Drink, Chew, Breathe

I have a Barrett’s Oesophagus. This is a condition of the lower end of the oesophagus where repeated overflow of the acid from the stomach gradually irritates the lining of the oesophagus creating a sensitive, inflamed area which over time remodels itself to become more like the lining of the stomach. It is thought this adaptation is an attempt to cope better with the presence of excess acid. The process can continue to extend up the oesophagus and there may be a heightened risk of developing oesophageal cancer.

I see quite a few mates with this or a similar gastric problem such as an ulcer or GORD (gastro-oesophageal reflux disease). Various things can cause and/or aggravate the symptoms of pain, belching, heartburn and reflux (a sensation of swallowed food trying to make its way back up again). There are a variety of remedies ranging from over the counter antacid preparations, to prescription medication to neutralise the acid  and finally surgery to repair damage.

Or you can manage it yourself using my Drink, Chew, Breathe program. While this may not completely relieve the need for medication I believe it will help many and hopefully reduce the risk of the Barrett’s changes extending further up the oesophagus.

Drink – lots and lots of water. Water dilutes acid and cold water is for treating burns. One glass every two hours through the day at least. Don’t wait until you are thirsty, get in the habit of sipping repeatedly. Prior to any meal drink a glass of still water, and keep it topped up to sip through the meal. When finished, take another glass.

• _RECORDED INFORMATION_:
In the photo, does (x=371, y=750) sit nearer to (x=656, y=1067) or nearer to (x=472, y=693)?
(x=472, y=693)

• _PROMPT_:
Continue the Drink, Chew, Breathe text on managing Barrett's Oesophagus, picking up after its last sentence about drinking water through the day and around meals.

• _RESULT OF THE EXERCISE_:
Chew – food will pass more easily and quickly if it is thoroughly destroyed by your teeth. Chew until there is nothing left to chew. Not only will this ease the demand for stomach acid to break down the food, it will slow your eating. I used to be an express eater, now I strive to finish last. Slowing your eating and more thorough chewing will also reduce gastric filling as the processing and emptying will be faster even if more food is still arriving. Like all habits, it is difficult to change, so here are some hints:

  • put your cutlery down between mouthfuls
  • consciously taste, feel and enjoy your food, focus on it, savour it
  • take a sip of water after every five or so mouthfuls
  • do not pick up your cutlery until your mouth is completely empty
There are also some things to avoid:
  • don’t eat while distracted – office desk, reading, TV, watching sport
  • don’t eat on the run (or walk)
  • avoid drinking carbonated water or other fizzy drinks while eating (and probably always)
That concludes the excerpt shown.